### Task to complete
Output every entry below again, word for word and without any changes.

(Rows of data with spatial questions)
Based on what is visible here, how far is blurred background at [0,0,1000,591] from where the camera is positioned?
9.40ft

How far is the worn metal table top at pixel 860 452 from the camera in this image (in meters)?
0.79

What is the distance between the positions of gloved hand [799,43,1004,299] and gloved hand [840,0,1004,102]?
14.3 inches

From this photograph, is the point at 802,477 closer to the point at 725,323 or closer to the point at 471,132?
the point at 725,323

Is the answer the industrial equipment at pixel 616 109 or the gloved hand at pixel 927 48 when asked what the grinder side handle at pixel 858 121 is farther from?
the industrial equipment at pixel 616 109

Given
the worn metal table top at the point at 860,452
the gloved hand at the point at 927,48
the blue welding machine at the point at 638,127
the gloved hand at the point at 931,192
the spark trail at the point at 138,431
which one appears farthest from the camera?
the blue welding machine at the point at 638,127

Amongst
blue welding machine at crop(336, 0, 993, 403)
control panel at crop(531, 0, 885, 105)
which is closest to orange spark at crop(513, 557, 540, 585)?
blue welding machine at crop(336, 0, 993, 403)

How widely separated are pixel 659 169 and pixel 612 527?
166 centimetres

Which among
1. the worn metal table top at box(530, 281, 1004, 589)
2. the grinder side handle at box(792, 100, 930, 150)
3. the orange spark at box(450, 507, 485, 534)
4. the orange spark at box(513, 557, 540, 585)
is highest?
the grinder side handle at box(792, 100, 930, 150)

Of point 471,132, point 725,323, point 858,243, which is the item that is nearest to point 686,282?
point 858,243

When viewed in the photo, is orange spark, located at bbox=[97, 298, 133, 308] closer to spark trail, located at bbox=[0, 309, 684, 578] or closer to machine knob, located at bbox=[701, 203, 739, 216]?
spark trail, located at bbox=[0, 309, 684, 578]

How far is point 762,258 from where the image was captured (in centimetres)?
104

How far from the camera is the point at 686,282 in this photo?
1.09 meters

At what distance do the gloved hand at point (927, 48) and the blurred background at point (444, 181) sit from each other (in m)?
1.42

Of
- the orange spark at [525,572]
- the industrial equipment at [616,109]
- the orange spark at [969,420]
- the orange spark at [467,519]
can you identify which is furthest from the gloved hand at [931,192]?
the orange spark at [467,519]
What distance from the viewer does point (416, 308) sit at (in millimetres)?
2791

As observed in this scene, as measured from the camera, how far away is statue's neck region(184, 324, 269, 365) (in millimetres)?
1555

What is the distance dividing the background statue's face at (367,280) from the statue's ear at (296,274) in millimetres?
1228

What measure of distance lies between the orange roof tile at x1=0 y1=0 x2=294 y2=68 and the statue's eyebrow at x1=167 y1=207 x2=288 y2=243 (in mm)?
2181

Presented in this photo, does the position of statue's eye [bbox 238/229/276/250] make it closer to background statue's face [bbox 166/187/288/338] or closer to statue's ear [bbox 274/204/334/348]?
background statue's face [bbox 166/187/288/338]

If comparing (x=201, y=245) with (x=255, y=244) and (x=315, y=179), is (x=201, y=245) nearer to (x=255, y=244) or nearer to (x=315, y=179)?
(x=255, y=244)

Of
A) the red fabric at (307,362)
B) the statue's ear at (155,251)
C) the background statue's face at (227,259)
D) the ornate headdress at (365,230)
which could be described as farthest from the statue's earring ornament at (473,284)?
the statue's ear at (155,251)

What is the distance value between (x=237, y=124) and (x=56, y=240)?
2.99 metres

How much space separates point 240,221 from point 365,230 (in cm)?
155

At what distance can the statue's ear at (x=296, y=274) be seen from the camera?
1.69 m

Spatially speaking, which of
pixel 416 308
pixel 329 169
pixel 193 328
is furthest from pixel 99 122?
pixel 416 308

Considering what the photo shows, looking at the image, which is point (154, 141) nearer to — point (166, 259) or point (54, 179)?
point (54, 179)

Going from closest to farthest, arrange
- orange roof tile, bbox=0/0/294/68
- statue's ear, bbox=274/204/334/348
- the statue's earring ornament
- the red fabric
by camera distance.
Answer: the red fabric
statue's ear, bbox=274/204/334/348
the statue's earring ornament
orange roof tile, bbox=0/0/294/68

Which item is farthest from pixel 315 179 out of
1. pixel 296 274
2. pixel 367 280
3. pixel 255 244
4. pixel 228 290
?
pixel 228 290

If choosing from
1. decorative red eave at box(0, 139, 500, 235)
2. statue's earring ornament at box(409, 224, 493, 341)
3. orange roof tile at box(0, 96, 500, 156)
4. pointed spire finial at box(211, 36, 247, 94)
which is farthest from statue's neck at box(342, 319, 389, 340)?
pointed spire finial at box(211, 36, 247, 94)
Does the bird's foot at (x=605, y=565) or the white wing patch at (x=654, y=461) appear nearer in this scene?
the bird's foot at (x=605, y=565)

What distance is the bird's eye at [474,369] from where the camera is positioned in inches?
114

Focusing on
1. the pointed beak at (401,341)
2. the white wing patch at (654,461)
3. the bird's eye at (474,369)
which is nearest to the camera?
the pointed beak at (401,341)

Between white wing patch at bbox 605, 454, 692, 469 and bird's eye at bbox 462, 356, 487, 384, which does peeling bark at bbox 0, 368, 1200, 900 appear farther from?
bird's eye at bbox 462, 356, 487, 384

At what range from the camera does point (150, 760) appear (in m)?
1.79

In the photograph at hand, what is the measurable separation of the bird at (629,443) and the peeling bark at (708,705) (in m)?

### The answer
Based on what is visible here, how far is blurred background at [0,0,1000,591] from where the camera is positioned?
9.40ft

How far is the worn metal table top at pixel 860 452 from the camera in this image (in meters)?
0.79

What is the distance between the positions of gloved hand [799,43,1004,299] and gloved hand [840,0,1004,102]?
14.3 inches

From this photograph, is the point at 802,477 closer to the point at 725,323 or closer to the point at 471,132?
the point at 725,323

Is the answer the industrial equipment at pixel 616 109 or the gloved hand at pixel 927 48 when asked what the grinder side handle at pixel 858 121 is farther from?
the industrial equipment at pixel 616 109

Given
the worn metal table top at the point at 860,452
the gloved hand at the point at 927,48
the blue welding machine at the point at 638,127
the gloved hand at the point at 931,192
the spark trail at the point at 138,431
which one appears farthest from the camera?
the blue welding machine at the point at 638,127

Amongst
blue welding machine at crop(336, 0, 993, 403)
control panel at crop(531, 0, 885, 105)
which is closest to orange spark at crop(513, 557, 540, 585)?
blue welding machine at crop(336, 0, 993, 403)

How widely separated are pixel 659 169 and pixel 612 527?
166 centimetres

Which among
1. the worn metal table top at box(530, 281, 1004, 589)
2. the grinder side handle at box(792, 100, 930, 150)
3. the orange spark at box(450, 507, 485, 534)
4. the orange spark at box(513, 557, 540, 585)
is highest?
the grinder side handle at box(792, 100, 930, 150)

Of point 471,132, point 725,323, point 858,243, which is the item that is nearest to point 686,282?
point 858,243

When viewed in the photo, is orange spark, located at bbox=[97, 298, 133, 308] closer to spark trail, located at bbox=[0, 309, 684, 578] or closer to machine knob, located at bbox=[701, 203, 739, 216]?
spark trail, located at bbox=[0, 309, 684, 578]

How far is point 762,258 from where the image was captured (in centimetres)?
104

How far from the camera is the point at 686,282 in this photo?
1.09 meters

At what distance do the gloved hand at point (927, 48) and the blurred background at point (444, 181) sit from each other (in m)?
1.42

Of
- the orange spark at [525,572]
- the industrial equipment at [616,109]
- the orange spark at [969,420]
- the orange spark at [467,519]
can you identify which is furthest from the gloved hand at [931,192]?
the orange spark at [467,519]
What distance from the viewer does point (416, 308) sit at (in millimetres)?
2791

As observed in this scene, as measured from the camera, how far away is statue's neck region(184, 324, 269, 365) (in millimetres)?
1555

What is the distance dividing the background statue's face at (367,280) from the statue's ear at (296,274) in millimetres?
1228

What measure of distance lies between the orange roof tile at x1=0 y1=0 x2=294 y2=68 and the statue's eyebrow at x1=167 y1=207 x2=288 y2=243 (in mm)?
2181

Presented in this photo, does the position of statue's eye [bbox 238/229/276/250] make it closer to background statue's face [bbox 166/187/288/338] or closer to statue's ear [bbox 274/204/334/348]?
background statue's face [bbox 166/187/288/338]

If comparing (x=201, y=245) with (x=255, y=244) and (x=315, y=179), is (x=201, y=245) nearer to (x=255, y=244) or nearer to (x=315, y=179)?
(x=255, y=244)

Of
A) the red fabric at (307,362)
B) the statue's ear at (155,251)
C) the background statue's face at (227,259)
D) the ornate headdress at (365,230)
which could be described as farthest from the statue's earring ornament at (473,284)?
the statue's ear at (155,251)

What is the distance value between (x=237, y=124) and (x=56, y=240)?
2.99 metres

How much space separates point 240,221 from point 365,230 (in cm)?
155

At what distance can the statue's ear at (x=296, y=274) be seen from the camera?
1.69 m

Spatially speaking, which of
pixel 416 308
pixel 329 169
pixel 193 328
is furthest from pixel 99 122?
pixel 416 308

Considering what the photo shows, looking at the image, which is point (154, 141) nearer to — point (166, 259) or point (54, 179)?
point (54, 179)

Going from closest to farthest, arrange
- orange roof tile, bbox=0/0/294/68
- statue's ear, bbox=274/204/334/348
- the statue's earring ornament
- the red fabric
by camera distance.
Answer: the red fabric
statue's ear, bbox=274/204/334/348
the statue's earring ornament
orange roof tile, bbox=0/0/294/68

Which item is farthest from pixel 315 179 out of
1. pixel 296 274
2. pixel 367 280
3. pixel 255 244
4. pixel 228 290
?
pixel 228 290

If choosing from
1. decorative red eave at box(0, 139, 500, 235)
2. statue's earring ornament at box(409, 224, 493, 341)
3. orange roof tile at box(0, 96, 500, 156)
4. pointed spire finial at box(211, 36, 247, 94)
which is farthest from statue's neck at box(342, 319, 389, 340)?
pointed spire finial at box(211, 36, 247, 94)
Does the bird's foot at (x=605, y=565) or the white wing patch at (x=654, y=461) appear nearer in this scene?
the bird's foot at (x=605, y=565)

What distance is the bird's eye at [474,369] from where the camera is positioned in inches?
114

Focusing on
1. the pointed beak at (401,341)
2. the white wing patch at (654,461)
3. the bird's eye at (474,369)
which is nearest to the camera?
the pointed beak at (401,341)

Between white wing patch at bbox 605, 454, 692, 469 and bird's eye at bbox 462, 356, 487, 384, which does peeling bark at bbox 0, 368, 1200, 900 appear farther from?
bird's eye at bbox 462, 356, 487, 384

At what range from the camera does point (150, 760) appear (in m)?
1.79

In the photograph at hand, what is the measurable separation of the bird at (629,443) and the peeling bark at (708,705) (in m)?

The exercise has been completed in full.